FW: maybe a dumb idea on how to fix the dns problems i don't know....

know....

Actually, the RFCs (RFC-1034 3.7RFC-1035 4.2, ref RFC-793;
Implementation spec in RFC-1035 4.2.2; RFC-2136 2.1 says TCP is "at the
discretion of the requestor":wink: say TCP "Should" be supported. It's
optional, but recommended.

The source of the guidance to block TCP is misguided "security" folks
who confuse self-denial of service with policy enforcement.

When security breaks functionality, it usually fails to secure, as users
circumvent it, in my not so humble experience.

BTW: In RFC 1034 5.3.1 PVM tipped to some of the issues that we are now
dealing with, under the title of "Stub Resolvers".

Tomas L. Byrnes wrote:

From: Tomas L. Byrnes Sent: Saturday, August 09, 2008 9:01 PM
To: 'Chris Paul'
Subject: RE: maybe a dumb idea on how to fix the dns problems i don't
know....

Actually, the RFCs (RFC-1034 3.7RFC-1035 4.2, ref RFC-793;
Implementation spec in RFC-1035 4.2.2; RFC-2136 2.1 says TCP is "at the
discretion of the requestor":wink: say TCP "Should" be supported. It's
optional, but recommended.

The source of the guidance to block TCP is misguided "security" folks
who confuse self-denial of service with policy enforcement.
  

Thanks Tomas for doing the research I wasn't about to do on a a weekend....

Dear North American Network Operators,

See it isn't a dumb idea after all? Y'all get coding, patching and firewall rule-set changing now! Let's please stop using UDP for DNS resolution. THAT was the dumb idea really...

(I know; you old folks that created this wonderful thing didn't think of that back then.... blah blah blah).

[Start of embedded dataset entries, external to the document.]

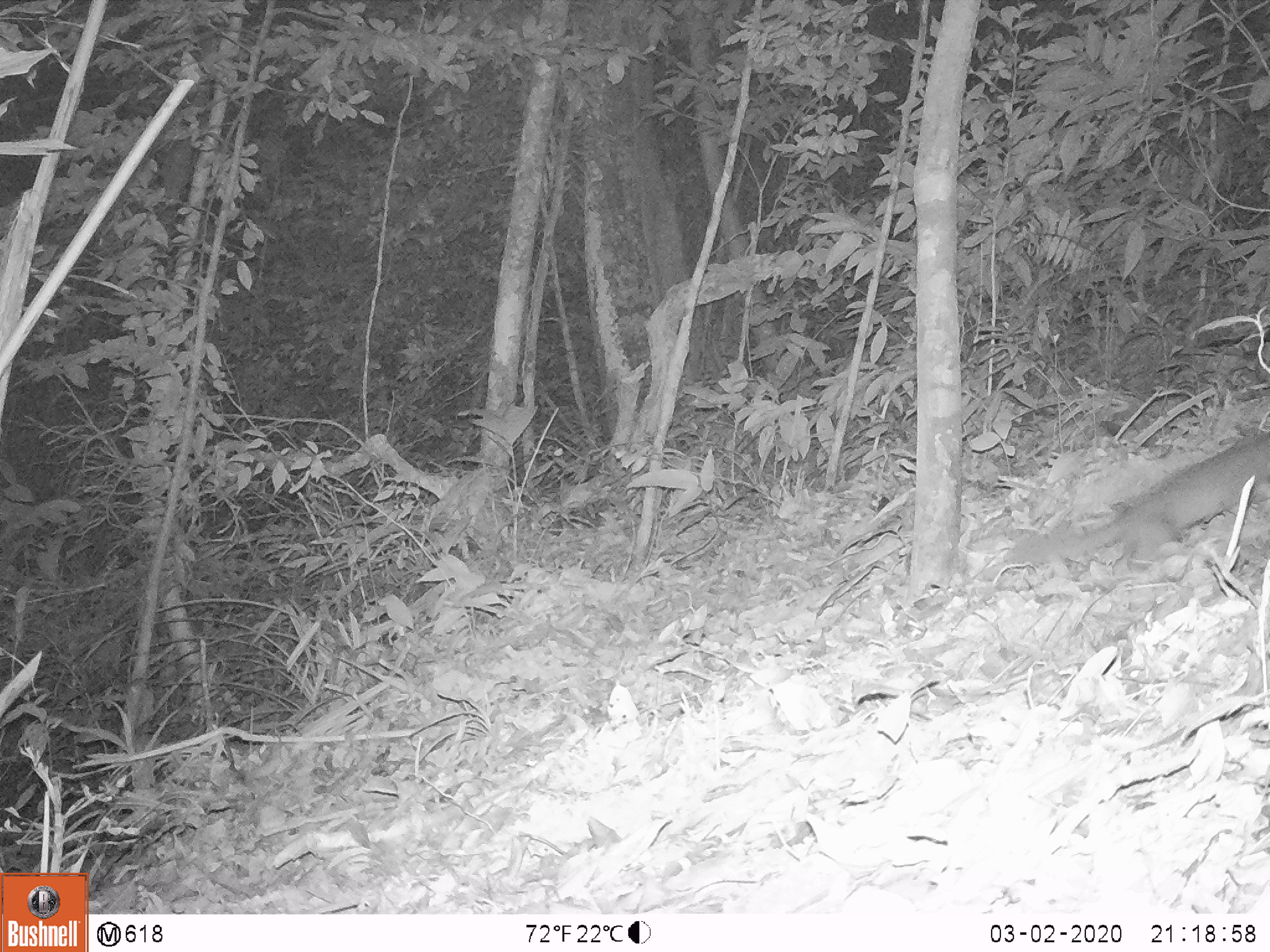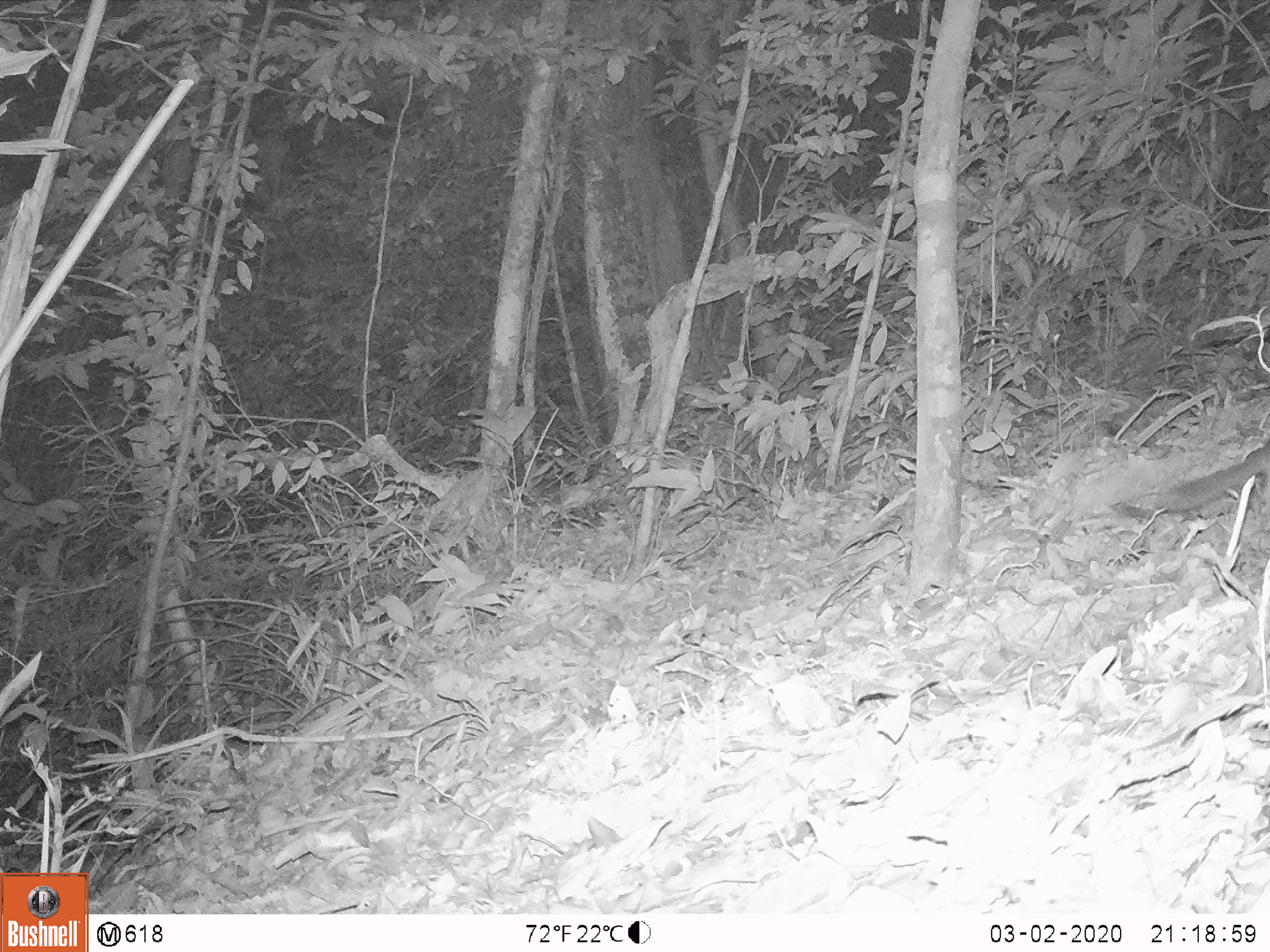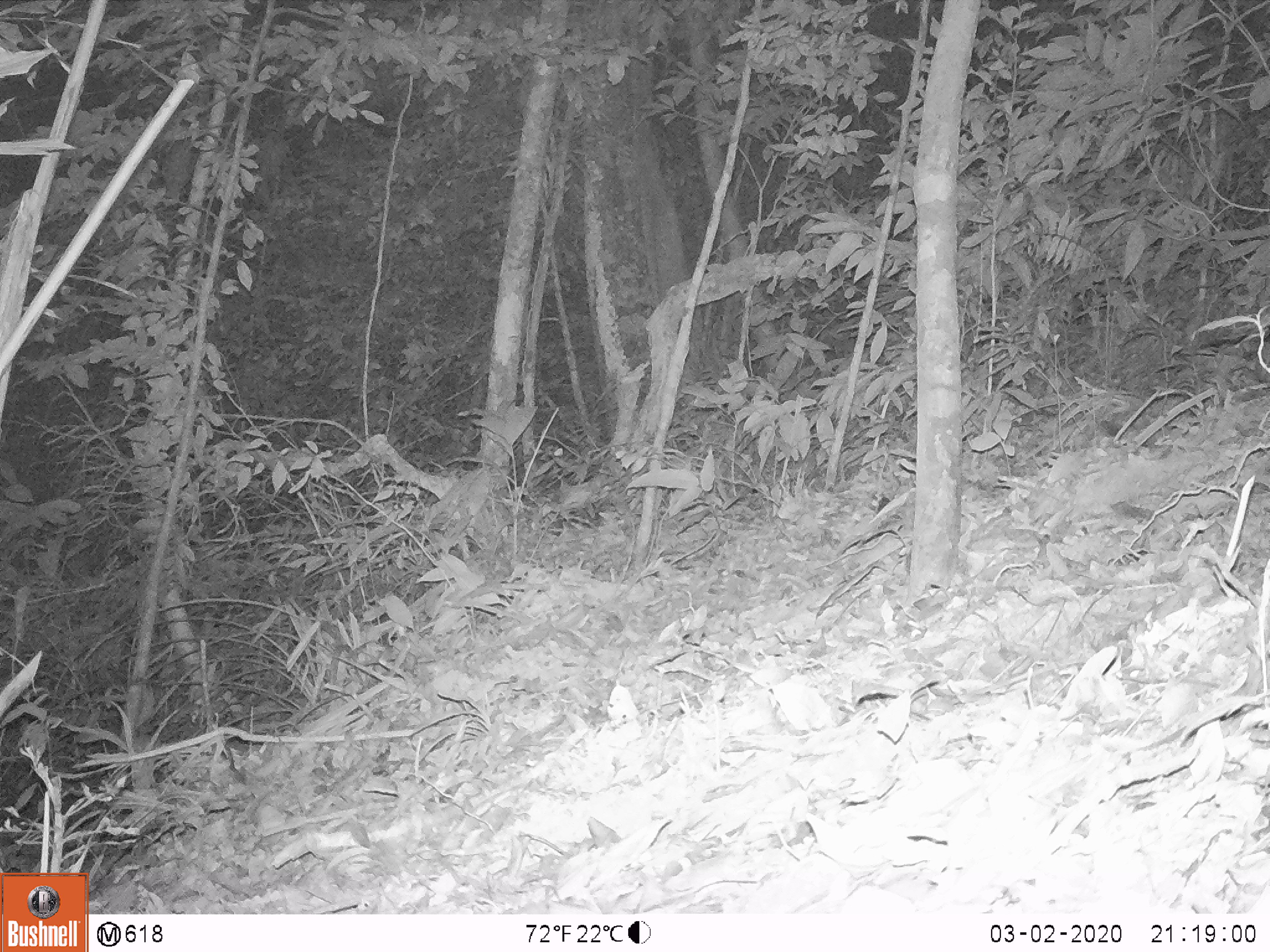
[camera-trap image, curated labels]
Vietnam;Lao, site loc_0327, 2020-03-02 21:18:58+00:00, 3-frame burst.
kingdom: Animalia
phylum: Chordata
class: Mammalia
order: Carnivora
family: Mustelidae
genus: Melogale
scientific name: Melogale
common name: ferret badger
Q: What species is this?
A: Ferret badger (Melogale).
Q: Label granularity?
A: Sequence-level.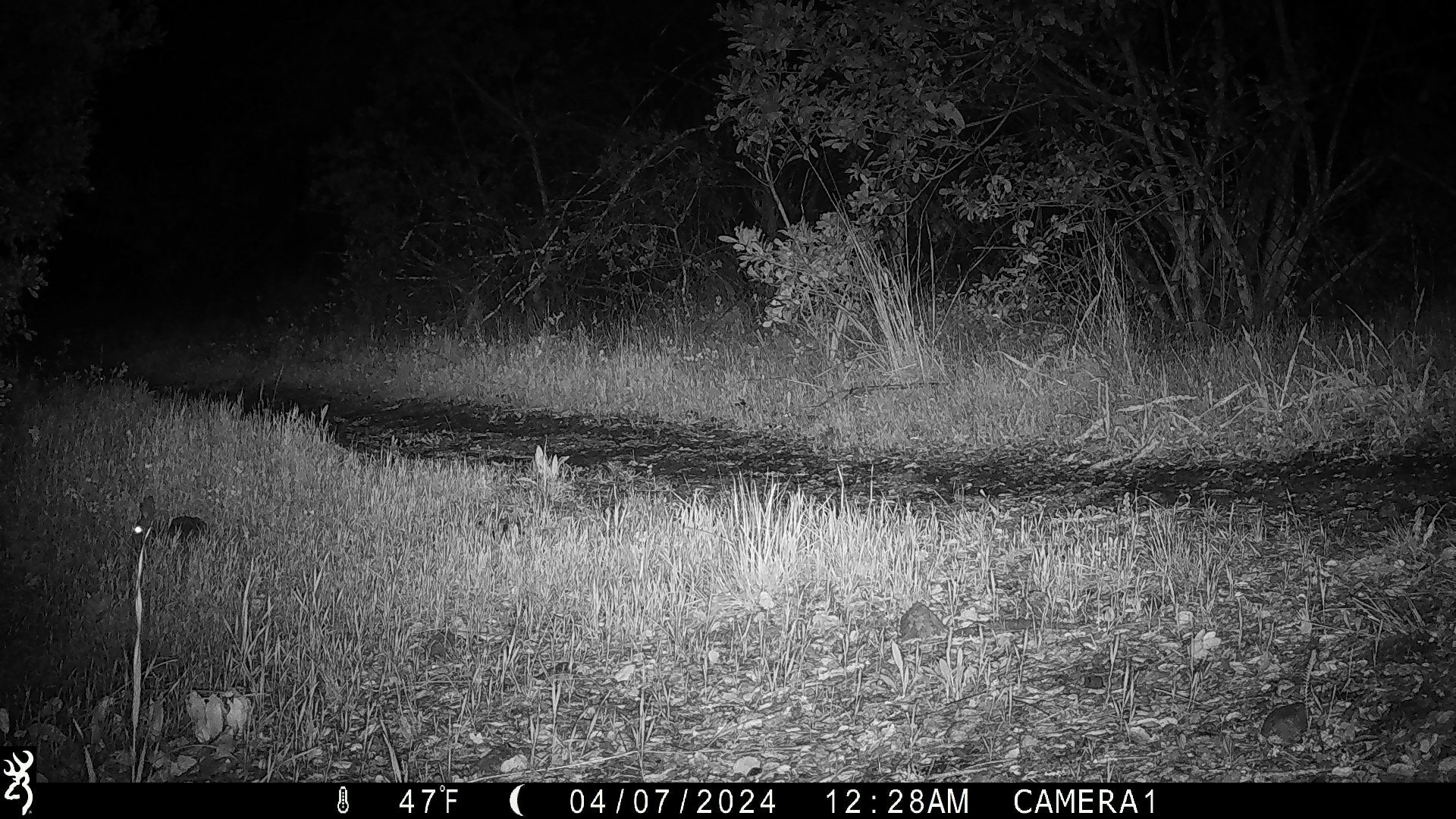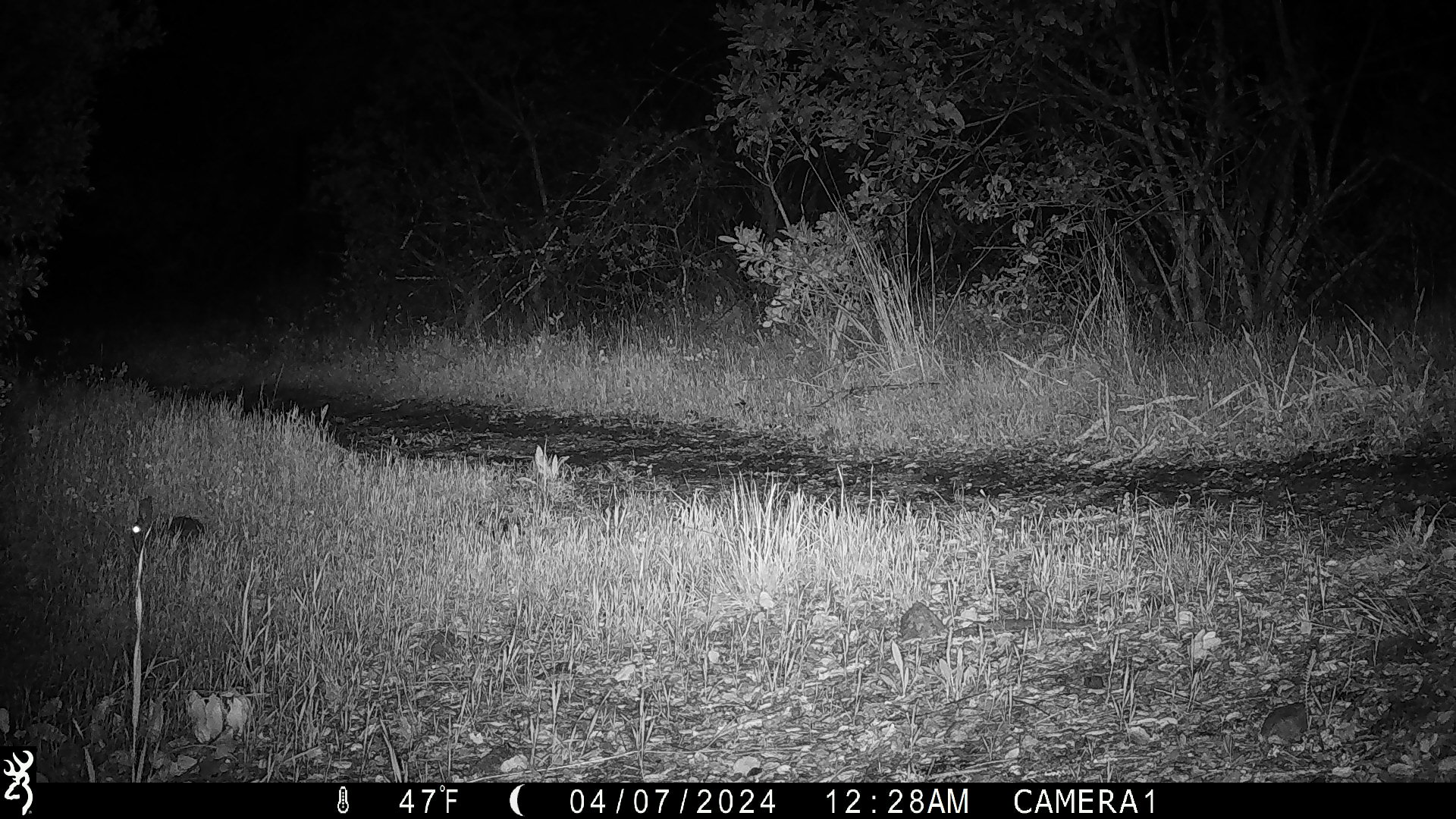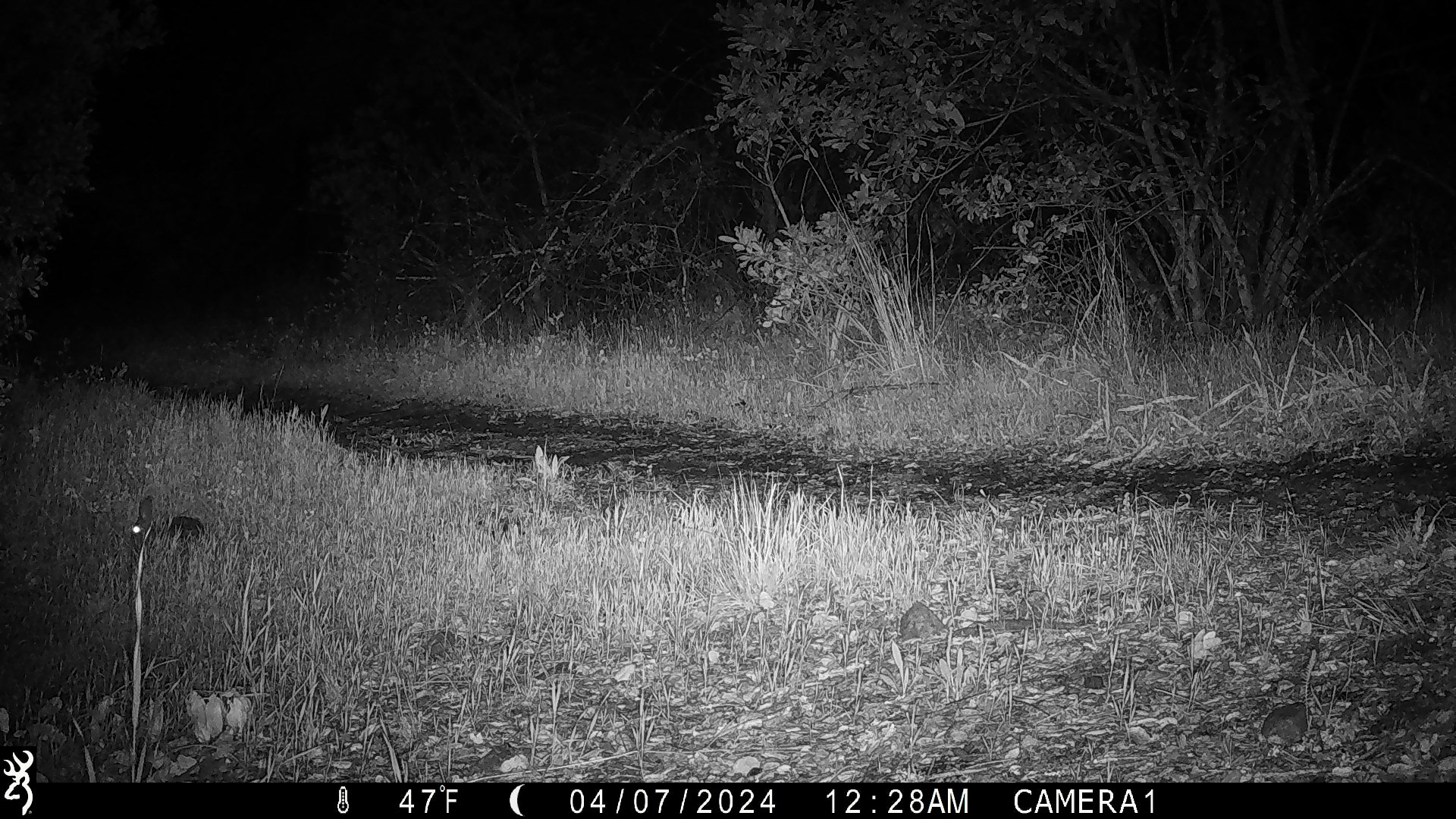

And SYN flooding? That happens to port 80 and port 25 too right? Most web and mail servers listen to the WORLD, whereas most DNS servers doing recursion do so only for the local network where SYN flooding is less of a risk

The experts don't seem to be able to post any rebuttals to my idea in decent enough English to answer why we should not do this. Perhaps I'm just too dumb to understand all you zen masters out there with your desire to use bad grammar, lack of punctuation and capitalization and the most complicated language to obfuscate solutions....

Oh and, ha ha, even though I'm just the ldap dude, I'll take all the fame and money (paypal or send to address below) for coming up with the simple solution to this dns problem. If you really want, my Mom will send some cookies to the next blackhat. (My Grandma taught her how very well but she is dead.)

There's really nothing more complicated about this problem than baking cookies, I don't think, but you have to go through many generations iteration and experiment ion to get it right. And sometimes the answers are simple once they are found (hey look what I found out: see what this bicarbonate of soda does!).

Oh hey yesterday was Saturday! Duh! Bonus for me!!! . Why on earth did I check my email? I usually don't on weekends at all. I'm sorry......

This change would not even be hard to implement globally, would it? Just SIMPLE code changes, patches, and firewall changes. (OK maybe the last part is not so easy but that to me is just lack of competence out there.)

Best,

CP

Good point.

But we only care about TCP connection setup time in *interactive* sessions (a human using something like the web). If you have a persistent connection to your dns server from your dns resolver on your browser machine, you just send the request.... no TCP setup there at all. You can even pool connections. We do this stuff in LDAP all the time.

How does TCP resolution work in most resolver libraries? A TCP connection for each lookup? That is kind of dumb isn't it, speaking of dumb.... I actually don't know. Not much of a coder, so I'll let you coders check your code and get back to me on that...

well.. maybe i'll fire up snort or wireshark and check it out later with some different dns libs....

CP

But we only care about TCP connection setup time in *interactive*
sessions (a human using something like the web). If you have a
persistent connection to your dns server from your dns resolver on your
browser machine, you just send the request.... no TCP setup there at
all. You can even pool connections. We do this stuff in LDAP all the time.

Again, if we can change the DNS protocol, then it's easy to solve.

Securing host->recursive name server is, at the moment, not an issue - each host is a small target, and often has little bandwidth available. Furthermore, stopping IP spoofing of one's own hosts within one's networks is, well, not trivial, but not hugely difficult either.

Wait a min... This isn't changing the DNS protocol to have or allow
persistent dns/tcp connections is it? or is it?

Yikes, yes the DNS protocol should be changed then, right now, to allow persistent connections, at least from the interactive client (websurfing machine) resolver to caching name server.